Gideon the Ninth
- Cover art
- Author: Tamsyn Muir
- Audio read by: Moira Quirk
- Cover artist: Tommy Arnold
- Language: English
- Series: The Locked Tomb #1
- Genre: Science fantasy, pop culture fiction
- Publisher: Tor Books
- Publication date: 10 September 2019
- Publication place: New Zealand
- Media type: Print (hardcover) ebook Audiobook
- Pages: 448
- ISBN: 978-1250313195
- Followed by: Harrow the Ninth

= Gideon the Ninth =

2019 science fantasy novel by Tamsyn Muir

Gideon the Ninth is a 2019 science fantasy novel by the New Zealand writer Tamsyn Muir. It is Muir's debut novel and the first in her The Locked Tomb series, followed by Harrow the Ninth (2020), Nona the Ninth (2022), and the upcoming Alecto the Ninth.

== Setting ==
In the star system Dominicus, there are nine planets, each home to a great House which practices its own school of necromancy. The Houses in turn are ruled by the Emperor, an impossibly powerful, immortal necromancer whom they have worshipped as God for the past ten thousand years. At the start of Gideon the Ninth, the Emperor invites the heirs of the Nine Houses and their sword-wielding bodyguards (called cavaliers) to undergo a series of trials to become Lyctors. Lyctors are immortal necromancers, revered as saints, who serve as the Emperor's right-hand necromancers in wars against his enemies.

==Plot==
The narrative begins with eighteen year-old Gideon Nav's 87th attempt to escape the Ninth House, a death cult tasked with guarding a Locked Tomb said to contain the Emperor's greatest foe and by whom Gideon was raised in indentured servitude. Her plans of fleeing to join the Emperor's armies (called the Cohort) are quickly foiled by her lifelong antagonist and heiress of the Ninth House, Harrowhark "Harrow" Nonagesimus.
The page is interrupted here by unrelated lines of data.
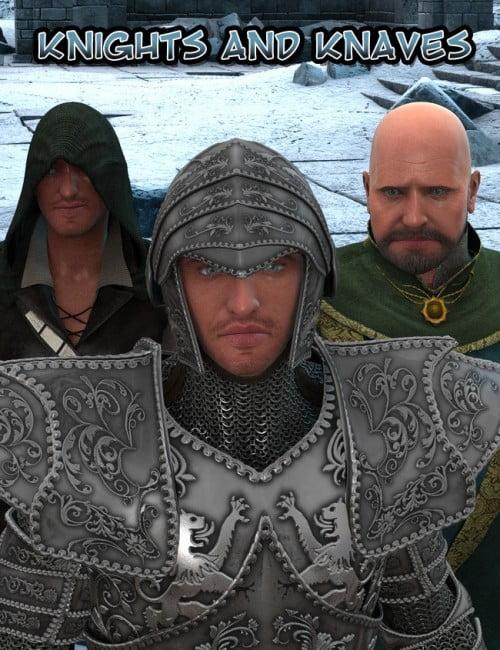 knightsandknavesmain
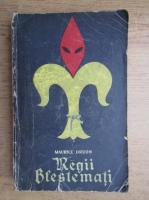 Maurice Druon - Regii blestemati (volumul 1)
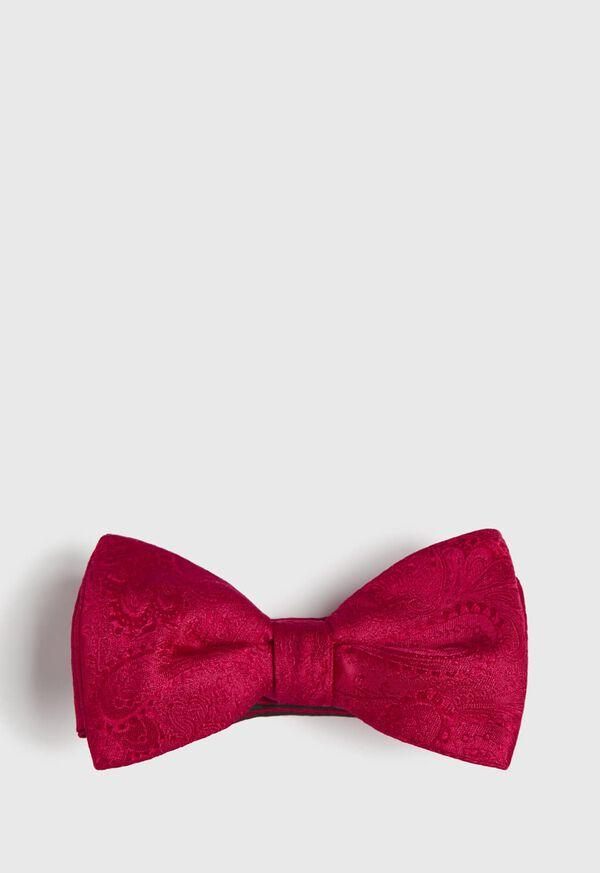 Silk Paisley Jacquard Bow Tie, image 1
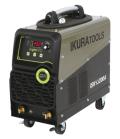 育良精機 イクラ ポータブルバッテリー溶接機 ライトアーク ISK-Li200A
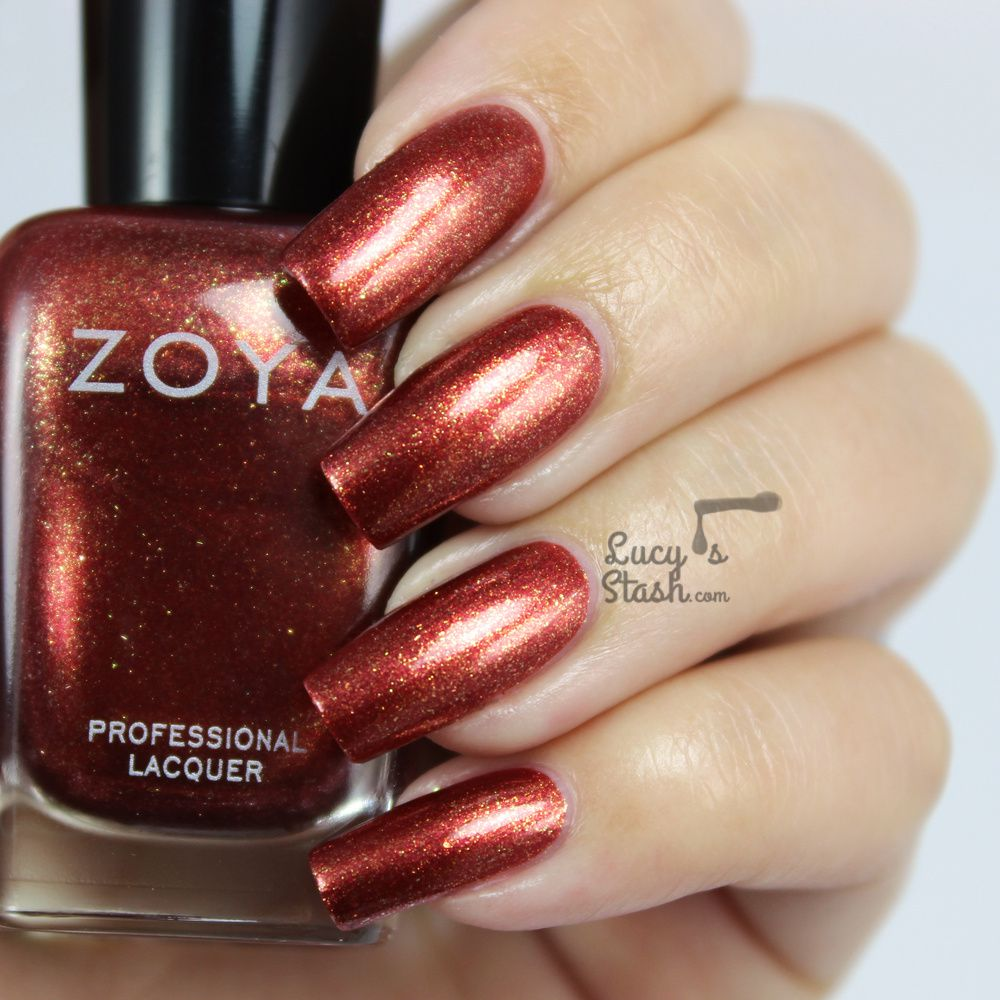 Zoya Ignite Collection - Review &amp&#x3B; Swatches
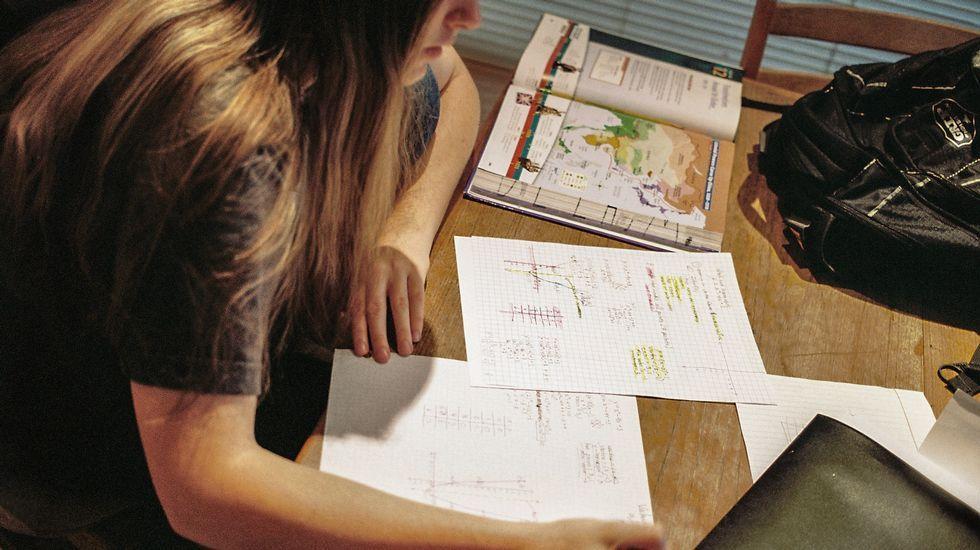 El método de estudio de cinco pasos: leer, subrayar, esquematizar, memorizar, repasar, es una de las claves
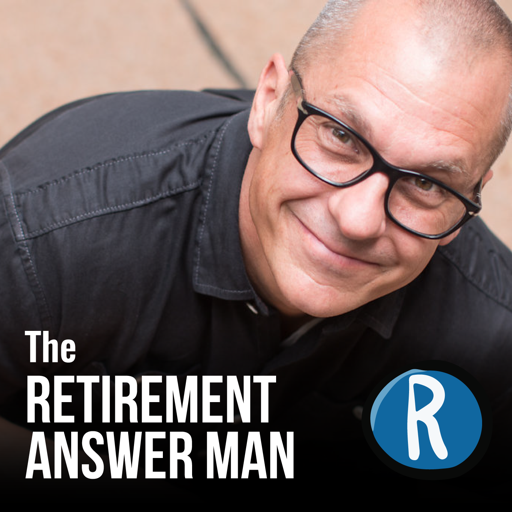 Cover image of Retirement Answer Man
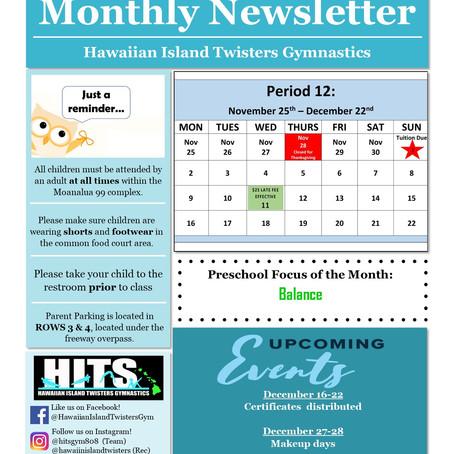 December 2019 Monthly Newsletter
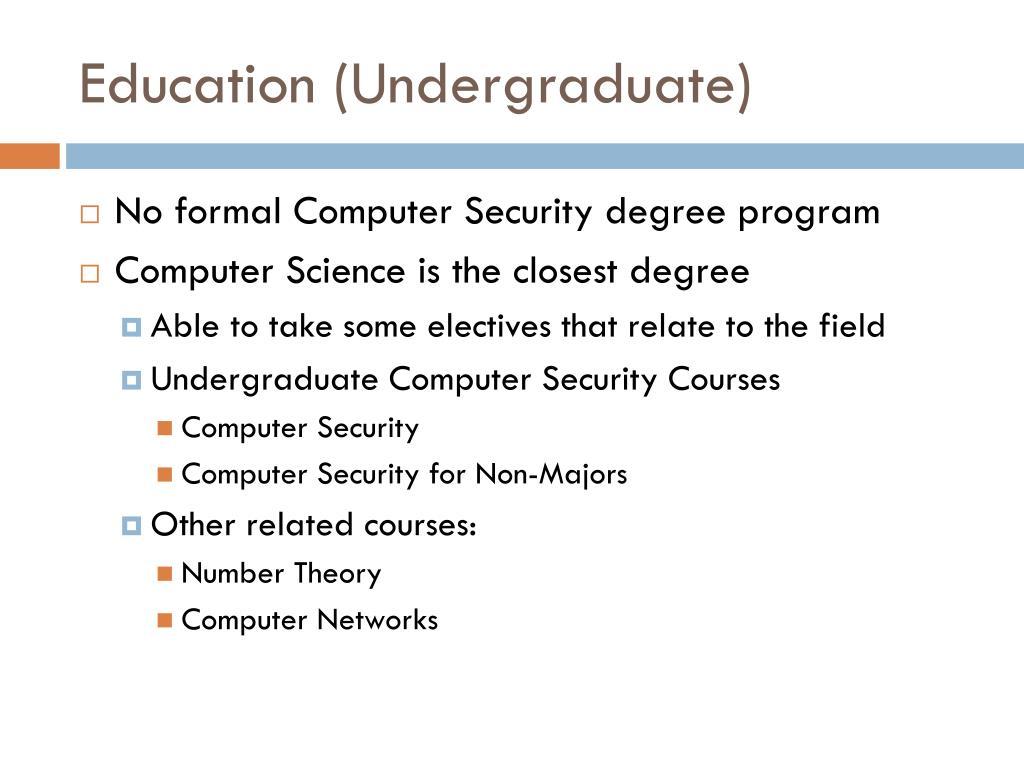 Education (Undergraduate)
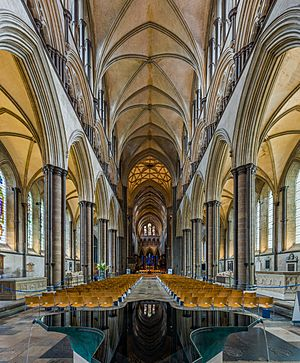 Salisbury Cathedral Nave, Wiltshire, UK - Diliff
Despite their clashing personalities and mutual hatred of each other, Gideon is Harrow's only real choice of cavalier, primarily due to a purported atmospheric contamination incident around the time of their births that killed the rest of the Ninth House's children. Harrow offers Gideon a commission in the Cohort if she serves as cavalier during the Emperor's trials.

Harrow and Gideon travel to Canaan House, a decaying mansion on the planet of the First House, where they meet the heirs and cavaliers of the other Houses. The group is tasked with exploring the mansion to discover the secrets of Lyctorhood.

Harrow initially treats Gideon as a liability and disappears for long periods of time to work on her own, leaving Gideon to wander Canaan House and interact with the other Houses. After one such prolonged absence, Gideon goes looking for her and, with the help of the Sixth House, finds her in a hidden basement containing a plethora of necromantic experiments left by the Emperor and his original group of Lyctors. It becomes apparent that each House's necromancer and cavalier must work together to complete the puzzles in the basement, so Harrow and Gideon begrudgingly ally. They make quick progress in the trial due to Harrow's exceptional skill in necromancy and Gideon's perceptiveness and combat skills.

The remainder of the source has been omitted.